La Triestina punta sul mancino Vitale

TRIESTE E' sempre quella del terzino sinistro la casella più calda del mercato alabardato: dopo l'addio per scadenza di contratto di Pesaresi (per nulla rimpianto dai tifosi), le difficoltà per tenere Rizzi e l'opzione ancora sul piatto di Rullo, adesso spunta con decisione il nome di Simone Vitale, laterale mancino in forza al Pescara.
Si tratta di un altro giovanissimo, 22 anni compiuti a marzo, che conferma la volontà della Triestina di puntare sulla linea verde.
Ma la cosa più importante è che ancora una volta sia un giovane di cui in giro si dice un gran bene: Vitale è cresciuto nelle giovanili del Pescara, ha debuttato in serie B giovanissimo, nel 2004, poi è stato mandato per due stagioni a fare esperienza nella Pro Vasto in C2. Nel campionato appena finito è rientrato alla base ed è risultato uno dei migliori giocatori del Pescara: ha giocato sempre, 34 presenze in tutto, realizzando anche un gol su punizione contro la Salernitana, proprio un'altra delle società che lo sta seguendo.

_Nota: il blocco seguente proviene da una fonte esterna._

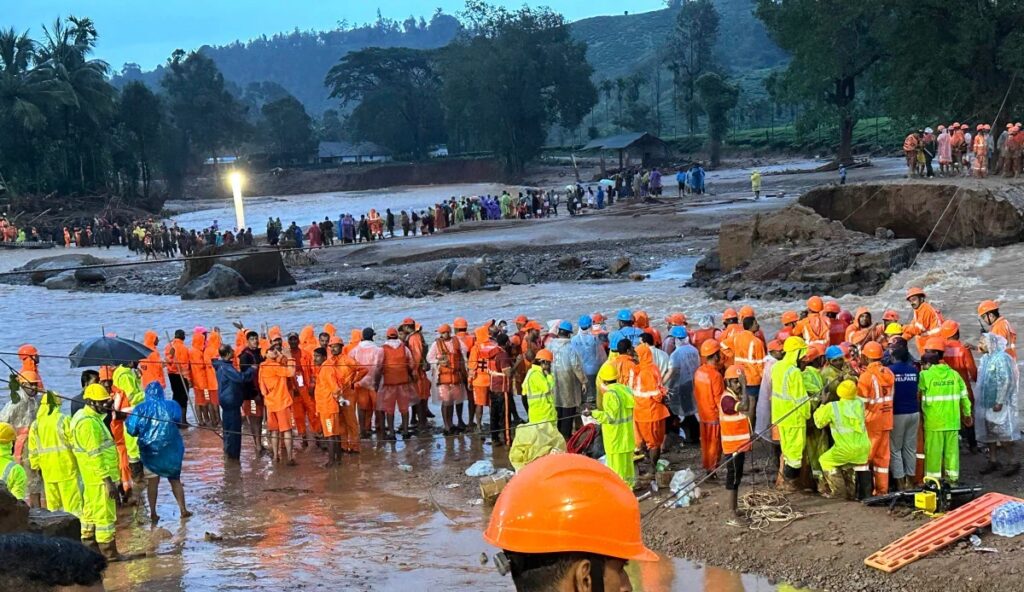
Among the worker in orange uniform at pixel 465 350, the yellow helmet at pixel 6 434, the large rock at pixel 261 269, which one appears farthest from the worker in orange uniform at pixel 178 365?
the large rock at pixel 261 269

Ma la più agguerrita concorrente della Triestina nella corsa a Vitale, sembra essere invece il Catania, molto interessato al giocatore. Chi lo ha seguito per tutto l'anno racconta di un campionato veramente ottimo: Vitale è un terzino sinistro dalla gran corsa, sa crossare bene ma è anche tignoso in fase difensiva. Insomma sulla carta sembrerebbe il terzino ideale per l'Unione, ma qui non si tratta di prestiti provenienti da grandi squadre da far crescere, ma di un giovane talento da acquistare.
Il discorso infatti passa adesso alla parte economica: in questo periodo gli attuali dirigenti del Pescara stanno cercando di vendere la società o in alternativa stanno cercando nuovi soci, e finora più che pensare a movimenti dettati dalla tattica e dai bisogni della squadra, hanno pensato soprattutto a monetizzare qualsiasi buona occasione. Simone Vitale è uno dei pochi uomini mercato attualmente in seno alla squadra abruzzese, per cui è presumibile che il Pescara cerchi di sfruttare fino in fondo anche questa situazione. Insomma, la Triestina per accappararsi il giocatore dovrà tirar fuori una discreta sommetta.
Vitale sarebbe l'ennesimo giovane di una difesa che si prospetta davvero ricca di baby promesse: dopo la certezza di Fabrizio Cacciatore (21 anni e mezzo) come terzino destro, infatti, anche il difensore centrale palermitano Alberto Cossentino (20 anni da compiere a settembre) sembra sempre più vicino alla Triestina. Oltre a lui, sono sempre in ballo per vestire l'alabardato altri due giovani rosanero, i soliti Curiale e Sirigu. Anche se bisogna capire cosa può farsene la Triestina di un portiere che va per la maggiore dopo che ha confermato di puntare su Dei e Agazzi.
Ma è probabile che in queste ore tutti gli sforzi vengano concentrati nella risoluzione delle tante comproprietà in ballo. Domani alle 19 scade infatti il termine per risolvere le varie compartecipazioni, o eventualmente rinnovarle. Se non si trova l'accordo, si va alle buste.
E la Triestina ha tante situazioni da risolvere, da Antonelli a Sedivec, da Milani a Peana, per non parlare dell'intricato affare Marchini. Intanto la società alabardata ha risolto a proprio favore la compartecipazione con il Milan di Mattia Graffiedi, ma l'opzione principale resta quella di utilizzare l'attaccante romagnolo come pedina di scambio nell'ambito di qualche importante operazione.